Greek Red Lentil with Lemon, Rosemary, and Feta Cheese

Inspired by Rebar

2 cups red lentils
2 tbsp olive oil
1 large yellow onion diced
2 tsp salt
8 garlic cloves, minced
2 carrots, diced
1 tsp cracked pepper
1/4 tsp red chile flakes
1 tbsp minced rosemary
2 tbsp minced oregano
2 bay leaves
8 cups (2 litres) vegetable stock (I used organic chicken stock)
zest 1/2 lemon
juice of 2 lemons
1 cup crumbled feta cheese
2 tsp minced rosemary
cracked pepper to taste

How To Play:
Rinse lentils thorough in a colander under cold running water. Set aside to drain. Heat oil in a soup pot over medium-high heat and saute onion with 1 tsp salt until translucent. Add garlic, carrot, pepper, chiles, herbs, bay leaves and remaining salt. Stir well and saute until the carrots are just tender. Add rinsed lentils and stock and bring to a boil. Reduce heat to a simmer and cook, partially covered, until the lentils are soft and falling apart. If you like, the soup can be pureed or left as is. If you choose to puree, remove the bay leaves first.
Season the soup with lemon zest, lemon juice and more salt and pepper to taste. Before serving, stir together the feta cheese, rosemary and pepper. Sprinkle over hot bowls of soup and enjoy.


My Happy Meal

I had no intentions on writing tonight, for it has been an extremely draining day.  I had planned to finish a book I have been reading, but I cannot find it anywhere.  I was reading before 4pm and somewhere between 4 and 6 it has disappeared.  I looked in every place possible, including the pantry and the fridge. Like I said, it has been a draining day.  I rode in an ambulance for the first time in my life this morning.  3 had put something in his mouth and began to gag then scream.  The gagging and choking scared me, so I phoned 911 for help and prayed.  They attendants were amazing and Lizzie, too, for taking 1 and 2 to her house, but it was the 5 hour wait in emergency that aged me by a couple of decades.  So, since my book is missing and my baby is sleeping in the room next to me, I thought I would share a refreshing meal for a drainer day.  I made this in a blur this evening, but the taste nonetheless brought life to my taste-buds.  I am sure everyone, besides McDonald’s has a happy meal they can go to or make, well, this is mine.  I could eat red radish tabbouleh everyday, especially this one.

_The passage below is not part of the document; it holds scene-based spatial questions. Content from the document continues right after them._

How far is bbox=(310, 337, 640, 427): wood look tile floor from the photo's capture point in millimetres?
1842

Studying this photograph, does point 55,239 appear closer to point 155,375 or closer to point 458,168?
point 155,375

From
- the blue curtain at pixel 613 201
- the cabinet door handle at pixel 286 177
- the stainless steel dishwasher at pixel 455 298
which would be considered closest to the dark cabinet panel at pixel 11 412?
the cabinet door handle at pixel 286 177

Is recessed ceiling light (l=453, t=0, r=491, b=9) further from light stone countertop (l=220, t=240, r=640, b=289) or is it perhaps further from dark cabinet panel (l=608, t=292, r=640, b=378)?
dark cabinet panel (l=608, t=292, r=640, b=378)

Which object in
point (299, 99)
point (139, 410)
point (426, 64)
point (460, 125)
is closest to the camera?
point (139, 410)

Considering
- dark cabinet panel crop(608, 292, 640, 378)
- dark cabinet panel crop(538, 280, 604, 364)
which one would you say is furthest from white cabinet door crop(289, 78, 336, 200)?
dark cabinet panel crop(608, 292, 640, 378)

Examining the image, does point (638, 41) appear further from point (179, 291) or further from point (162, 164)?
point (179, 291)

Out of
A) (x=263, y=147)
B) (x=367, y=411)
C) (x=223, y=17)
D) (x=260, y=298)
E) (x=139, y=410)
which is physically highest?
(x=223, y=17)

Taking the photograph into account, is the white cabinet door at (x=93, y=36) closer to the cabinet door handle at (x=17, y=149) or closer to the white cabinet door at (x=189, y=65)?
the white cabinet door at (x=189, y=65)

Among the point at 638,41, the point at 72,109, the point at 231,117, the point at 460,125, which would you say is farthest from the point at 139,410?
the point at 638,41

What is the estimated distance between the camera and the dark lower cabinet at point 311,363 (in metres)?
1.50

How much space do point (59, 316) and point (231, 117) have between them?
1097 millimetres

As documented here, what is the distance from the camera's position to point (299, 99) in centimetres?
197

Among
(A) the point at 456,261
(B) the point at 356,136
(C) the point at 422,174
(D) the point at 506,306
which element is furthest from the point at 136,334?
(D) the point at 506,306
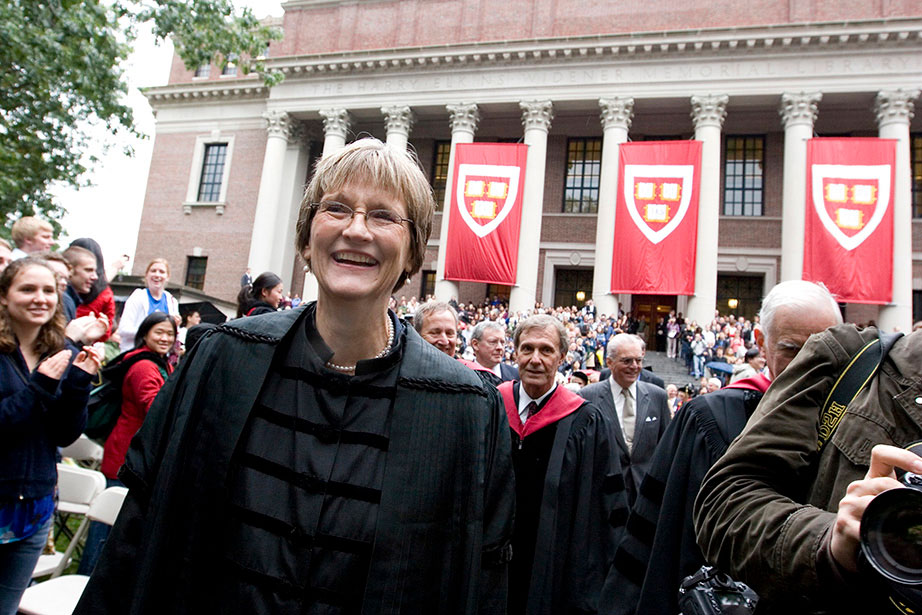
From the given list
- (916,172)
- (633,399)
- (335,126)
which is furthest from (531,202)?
(633,399)

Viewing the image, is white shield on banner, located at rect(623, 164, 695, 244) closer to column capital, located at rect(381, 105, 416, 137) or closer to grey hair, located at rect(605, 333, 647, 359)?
column capital, located at rect(381, 105, 416, 137)

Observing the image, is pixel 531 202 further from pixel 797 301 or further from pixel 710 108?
pixel 797 301

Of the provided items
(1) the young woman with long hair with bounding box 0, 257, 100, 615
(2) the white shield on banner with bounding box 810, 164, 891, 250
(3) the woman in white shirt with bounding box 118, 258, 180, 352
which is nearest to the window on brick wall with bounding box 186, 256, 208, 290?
(3) the woman in white shirt with bounding box 118, 258, 180, 352

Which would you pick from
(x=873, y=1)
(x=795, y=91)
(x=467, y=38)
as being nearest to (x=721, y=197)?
(x=795, y=91)

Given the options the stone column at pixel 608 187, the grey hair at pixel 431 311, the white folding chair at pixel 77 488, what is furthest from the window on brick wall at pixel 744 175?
the white folding chair at pixel 77 488

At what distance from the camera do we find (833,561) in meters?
1.06

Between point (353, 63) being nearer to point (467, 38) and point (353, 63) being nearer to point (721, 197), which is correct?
point (467, 38)

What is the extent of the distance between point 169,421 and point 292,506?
0.41 metres

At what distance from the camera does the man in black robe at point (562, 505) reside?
9.37 ft

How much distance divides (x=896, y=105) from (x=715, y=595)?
24.0 m

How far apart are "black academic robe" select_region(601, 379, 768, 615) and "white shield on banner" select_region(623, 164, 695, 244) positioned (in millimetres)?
16177

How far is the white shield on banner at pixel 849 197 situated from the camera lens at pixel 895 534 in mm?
19273

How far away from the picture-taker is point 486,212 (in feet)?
63.3

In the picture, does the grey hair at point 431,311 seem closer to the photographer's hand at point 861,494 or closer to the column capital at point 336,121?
the photographer's hand at point 861,494
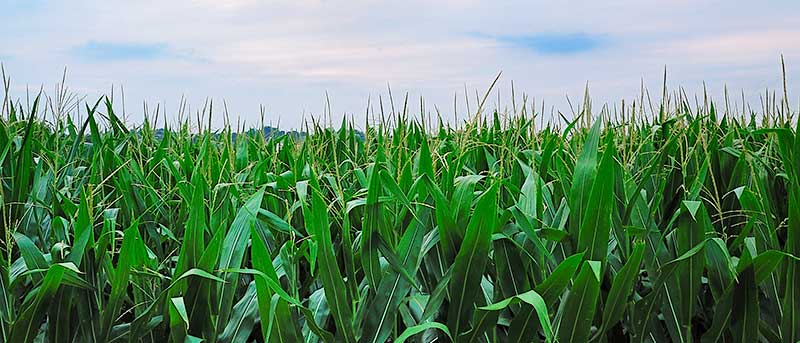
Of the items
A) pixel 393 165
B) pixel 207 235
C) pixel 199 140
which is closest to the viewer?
pixel 207 235

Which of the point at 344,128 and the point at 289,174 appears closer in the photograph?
the point at 289,174

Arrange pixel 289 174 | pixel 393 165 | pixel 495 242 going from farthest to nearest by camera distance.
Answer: pixel 289 174 → pixel 393 165 → pixel 495 242

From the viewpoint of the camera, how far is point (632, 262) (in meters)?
1.39

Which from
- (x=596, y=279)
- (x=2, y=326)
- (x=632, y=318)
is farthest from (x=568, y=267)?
(x=2, y=326)

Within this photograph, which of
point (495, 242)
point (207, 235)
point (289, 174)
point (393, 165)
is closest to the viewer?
point (495, 242)

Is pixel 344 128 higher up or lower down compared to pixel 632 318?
higher up

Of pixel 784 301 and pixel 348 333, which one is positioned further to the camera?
pixel 784 301

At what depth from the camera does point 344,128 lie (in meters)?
3.86

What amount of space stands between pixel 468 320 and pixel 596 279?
267mm

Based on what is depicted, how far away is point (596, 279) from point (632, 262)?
107 millimetres

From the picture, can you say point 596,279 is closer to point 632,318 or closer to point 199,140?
point 632,318

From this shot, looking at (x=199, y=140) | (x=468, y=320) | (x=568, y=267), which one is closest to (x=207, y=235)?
(x=468, y=320)

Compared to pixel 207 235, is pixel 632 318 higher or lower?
lower

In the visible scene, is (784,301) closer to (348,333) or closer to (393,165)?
(348,333)
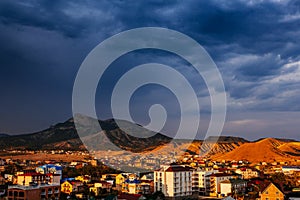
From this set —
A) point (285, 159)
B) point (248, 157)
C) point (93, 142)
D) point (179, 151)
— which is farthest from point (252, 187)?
point (93, 142)

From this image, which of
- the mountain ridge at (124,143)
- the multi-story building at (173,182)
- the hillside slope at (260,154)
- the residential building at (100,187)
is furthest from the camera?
the mountain ridge at (124,143)

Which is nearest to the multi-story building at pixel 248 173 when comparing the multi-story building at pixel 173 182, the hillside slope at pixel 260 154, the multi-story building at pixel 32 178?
the multi-story building at pixel 173 182

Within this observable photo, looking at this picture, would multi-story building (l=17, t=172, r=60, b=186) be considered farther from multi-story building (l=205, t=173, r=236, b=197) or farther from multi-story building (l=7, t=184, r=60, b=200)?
multi-story building (l=205, t=173, r=236, b=197)

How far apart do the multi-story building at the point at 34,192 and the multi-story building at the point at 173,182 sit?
25.1 ft

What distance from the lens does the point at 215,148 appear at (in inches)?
3674

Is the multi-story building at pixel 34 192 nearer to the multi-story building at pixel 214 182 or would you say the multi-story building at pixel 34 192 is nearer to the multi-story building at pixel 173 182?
the multi-story building at pixel 173 182

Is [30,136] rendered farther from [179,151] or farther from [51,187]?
[51,187]

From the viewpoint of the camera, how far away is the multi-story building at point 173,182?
27203mm

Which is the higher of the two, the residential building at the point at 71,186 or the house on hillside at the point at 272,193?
the house on hillside at the point at 272,193

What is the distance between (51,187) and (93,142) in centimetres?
6471

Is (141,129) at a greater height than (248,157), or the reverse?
(141,129)

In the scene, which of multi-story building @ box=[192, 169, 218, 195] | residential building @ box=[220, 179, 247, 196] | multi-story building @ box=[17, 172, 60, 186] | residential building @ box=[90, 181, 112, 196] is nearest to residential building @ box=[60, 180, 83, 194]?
residential building @ box=[90, 181, 112, 196]

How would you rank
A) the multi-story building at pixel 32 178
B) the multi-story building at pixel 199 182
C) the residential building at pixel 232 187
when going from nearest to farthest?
the residential building at pixel 232 187 → the multi-story building at pixel 32 178 → the multi-story building at pixel 199 182

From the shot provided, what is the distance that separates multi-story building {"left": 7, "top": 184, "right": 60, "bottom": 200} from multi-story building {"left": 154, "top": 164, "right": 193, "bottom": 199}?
7.64 m
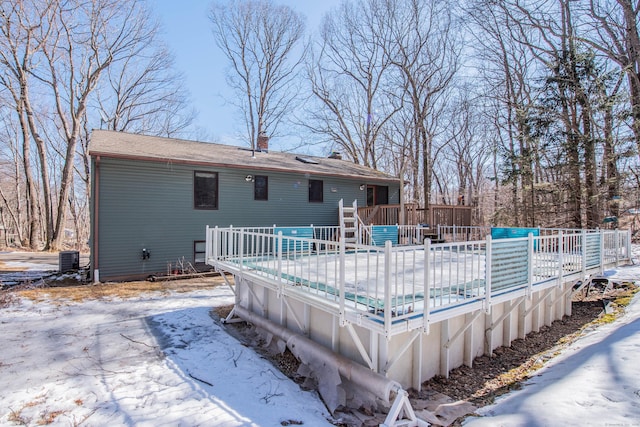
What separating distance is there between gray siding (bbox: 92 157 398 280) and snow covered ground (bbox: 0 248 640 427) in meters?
3.53

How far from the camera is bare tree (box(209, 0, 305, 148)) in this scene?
72.4 ft

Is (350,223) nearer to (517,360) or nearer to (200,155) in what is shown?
(200,155)

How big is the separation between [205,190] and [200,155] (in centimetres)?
121

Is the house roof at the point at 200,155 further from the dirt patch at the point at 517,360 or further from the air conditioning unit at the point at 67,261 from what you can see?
the dirt patch at the point at 517,360

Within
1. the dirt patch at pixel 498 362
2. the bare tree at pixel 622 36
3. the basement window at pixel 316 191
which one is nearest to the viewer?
the dirt patch at pixel 498 362

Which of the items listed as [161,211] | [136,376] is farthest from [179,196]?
[136,376]

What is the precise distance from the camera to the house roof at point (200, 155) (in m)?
9.20

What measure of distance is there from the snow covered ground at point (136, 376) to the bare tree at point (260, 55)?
58.2 ft

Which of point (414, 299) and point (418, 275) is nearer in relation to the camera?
point (414, 299)

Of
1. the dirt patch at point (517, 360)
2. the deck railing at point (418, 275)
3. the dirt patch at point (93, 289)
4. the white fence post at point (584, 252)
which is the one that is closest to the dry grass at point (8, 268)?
the dirt patch at point (93, 289)

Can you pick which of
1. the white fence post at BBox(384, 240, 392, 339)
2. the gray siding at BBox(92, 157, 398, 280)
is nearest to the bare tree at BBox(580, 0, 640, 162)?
the gray siding at BBox(92, 157, 398, 280)

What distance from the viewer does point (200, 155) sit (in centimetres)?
1070

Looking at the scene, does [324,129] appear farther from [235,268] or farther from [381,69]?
[235,268]

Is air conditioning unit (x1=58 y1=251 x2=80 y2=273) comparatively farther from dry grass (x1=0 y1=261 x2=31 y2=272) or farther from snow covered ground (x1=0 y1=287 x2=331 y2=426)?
snow covered ground (x1=0 y1=287 x2=331 y2=426)
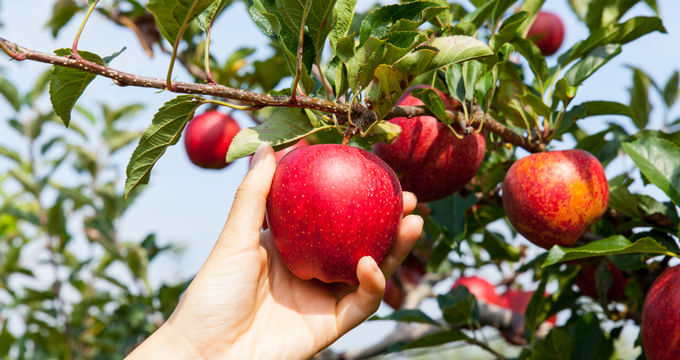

Red Radish Tabbouleh and Goddess Delight Chicken Thighs

(Tabbouleh, Inspired by the Kind Diet)
8-10 Chicken Thighs
1 1/2 cups Trader Joe’s Goddess Dressing (or any marinade)
1/4 tsp fine sea salt
1 cup bulgur wheat
3 tablespoons fresh lemon juice
2 tablespoons olive oil
1/2 cup finely chopped fresh parsley
2 scallions, white and green parts minced
1/2 cup thinly sliced radishes

How To Play:
Turn oven up to 350 degrees. Place chicken in a casserole dish. Pour dressing over top. Cover and cook for 45-50 minutes. Once the chicken is cooked, uncover and  let the chicken brown a tiny bit more for about 5-10 minutes.. While the chicken is cooking, bring 1 1/2 cups of water and the salt to a boil in a saucepan. Place the bulgur wheat and boiling salted water in a heatproof bowl. Stir once, then cover the bowl with a plate and set aside until the grain has absorbed all the water, about 20-30 minutes. Stir in the lemon juice, oil, parsley, scallions, and radishes and mix well. Add more lemon juice and salt to taste.